タイトルを読んでそう思われた方もいるかもしれない。
「つねにすでに」というサイトをご存じだろうか。

 一言で言うと、インターネットの怖い話を集めたホラーサイトである。
引き返さないで話を聞いてほしい。サイトを開いてびっくりするような絶叫はない。目が痛くなるようなフラッシュもないし、理解不能な毒電波もない。露悪的なグロも、まあ多分あんまりない。一部気を付けるべき音声はあるが、事前に警告はきちんとしてくれる。トップページの雰囲気そのままに、物語は展開していく。
 どの話も非常にクオリティが高く、それでいて様々なアプローチが試みられ、完結まで読者を楽しませ続けた良質なホラーサイトである。

 そんな話の中にOracle / 聖地巡礼というものがある。

 内容を簡単に言えば、位置情報ゲームを題材にしたホラー短編である。
架空の位置情報ゲーム、「theopneustos / テオプネウストス (以下: テネト)」

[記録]
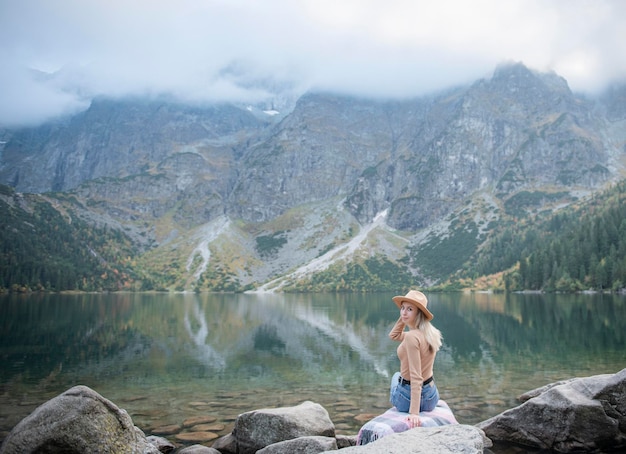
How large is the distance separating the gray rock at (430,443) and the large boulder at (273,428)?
826 cm

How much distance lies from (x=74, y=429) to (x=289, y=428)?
22.2 ft

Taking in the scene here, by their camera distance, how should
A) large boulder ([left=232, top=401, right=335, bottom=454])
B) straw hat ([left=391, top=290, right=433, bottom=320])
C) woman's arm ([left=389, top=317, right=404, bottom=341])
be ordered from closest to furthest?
straw hat ([left=391, top=290, right=433, bottom=320])
woman's arm ([left=389, top=317, right=404, bottom=341])
large boulder ([left=232, top=401, right=335, bottom=454])

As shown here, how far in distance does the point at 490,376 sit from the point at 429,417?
77.6 feet

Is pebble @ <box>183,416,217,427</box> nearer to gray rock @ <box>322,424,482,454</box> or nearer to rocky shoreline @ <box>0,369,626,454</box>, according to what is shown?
rocky shoreline @ <box>0,369,626,454</box>

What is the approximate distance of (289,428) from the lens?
1538 centimetres

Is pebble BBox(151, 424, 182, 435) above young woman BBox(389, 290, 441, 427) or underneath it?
underneath

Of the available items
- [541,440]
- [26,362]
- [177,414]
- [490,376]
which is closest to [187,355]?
[26,362]

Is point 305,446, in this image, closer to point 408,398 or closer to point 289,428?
point 289,428

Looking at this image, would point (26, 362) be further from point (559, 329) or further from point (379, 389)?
point (559, 329)

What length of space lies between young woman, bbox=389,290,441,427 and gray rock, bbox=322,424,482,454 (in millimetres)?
1493

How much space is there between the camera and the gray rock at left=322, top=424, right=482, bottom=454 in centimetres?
741

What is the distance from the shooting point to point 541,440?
1531 cm

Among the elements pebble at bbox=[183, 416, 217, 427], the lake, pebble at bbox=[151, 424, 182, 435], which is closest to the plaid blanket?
the lake

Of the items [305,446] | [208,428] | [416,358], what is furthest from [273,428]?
[416,358]
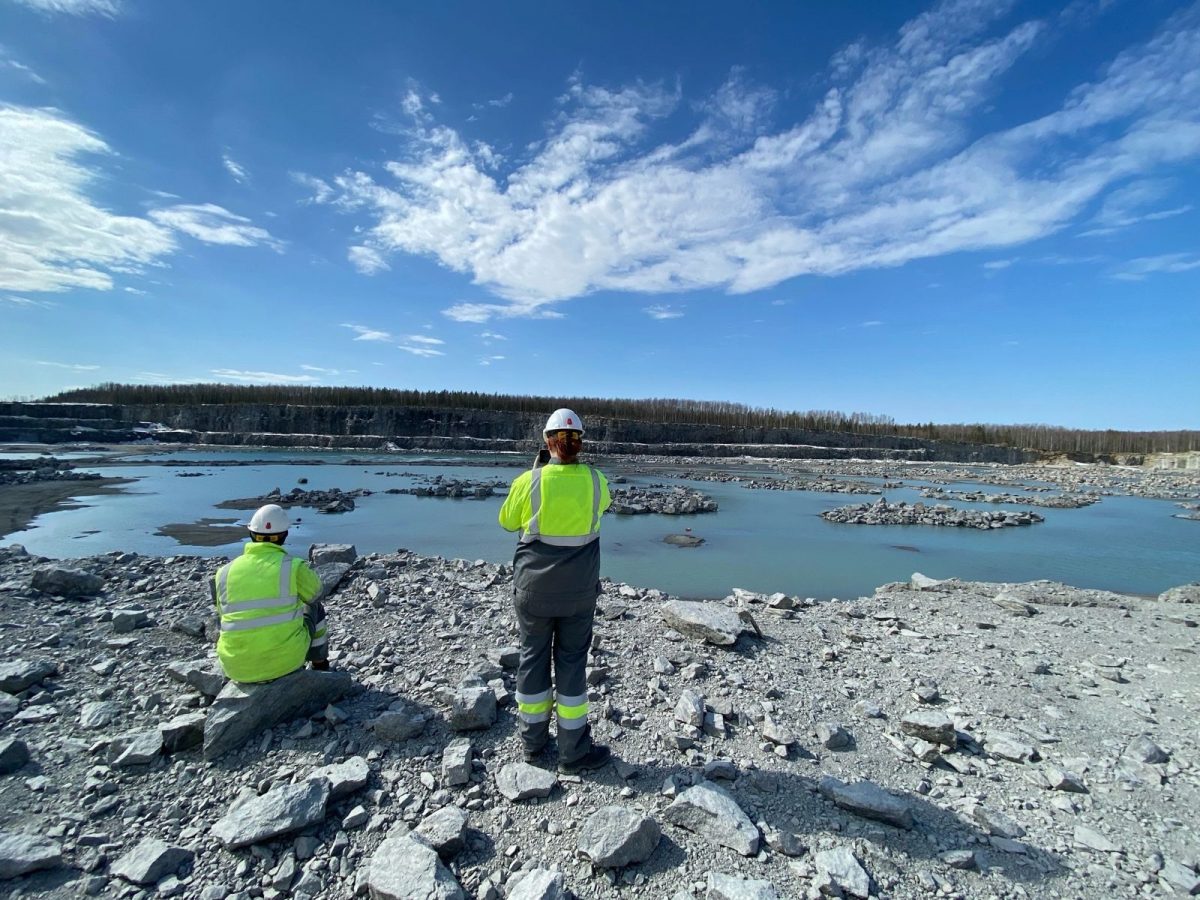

▶ [指示 A]: ホラーサイト紹介文で、筆者が読者に「引き返さないで話を聞いてほしい」と頼む根拠として挙げている点を、一文から三文で説明せよ。
▶ [指示 B]: ホラーサイト紹介文の続きを、最後の一文の後から書き進めよ。
これらの項目は、ホラーサイト紹介文とは関係がない。

▶ [解答 A]: サイトを開いても驚かせるような絶叫はなく、目が痛くなるようなフラッシュや理解不能な毒電波もない。露悪的なグロもあまりなく、気を付けるべき音声には事前にきちんと警告がある。物語はトップページの雰囲気そのままに展開していく。

▶ [解答 B]:
を舞台にした話となる。地図ではなく画像で行うGeoGuessrと言えばわかりやすいだろうか。
 気になった人は、ぜひ本編を読んでみてほしい。ほぼすべての話が独立しているので、いきなりここだけを読んでも問題はない。ただし、やや閲覧注意の画像がある点だけは、注意してほしい。
 とにかく、この話を読んだ読者の何人かはこう思った。
「これ、実際に遊べるのでは」
と。

実際に遊んでみた

テネトのルールをおさらいしよう。

  • 出題者から「Stage / おだい」となる写真が投稿される。

  • プレイヤーは、その写真の撮影場所を画像中のヒントから特定して同じ構図の写真を撮影する。

  • 誰かひとりでも正しく撮影すれば、晴れてその Stage はクリアとなり、ま   た次の Stage が開始される。

その基本ルールに付随する要素として

  • その写真の位置情報がどこであるかを考える「考察勢」

  • 実際にその場所へ赴いて写真を撮影する「遠征勢」

に分かれ、 プレイヤー同士の相互協力のもとにゲームが進んでいくこともある。

以上が「原作」テネトのルールである。なぜ原作と強調したかというと、実際に遊んでみると不都合な点、変えざるをえない点がいくつかあったからである。それらの要素については後述する。

ひとまず以下の画像を用いて、実際のゲームの流れを説明しよう。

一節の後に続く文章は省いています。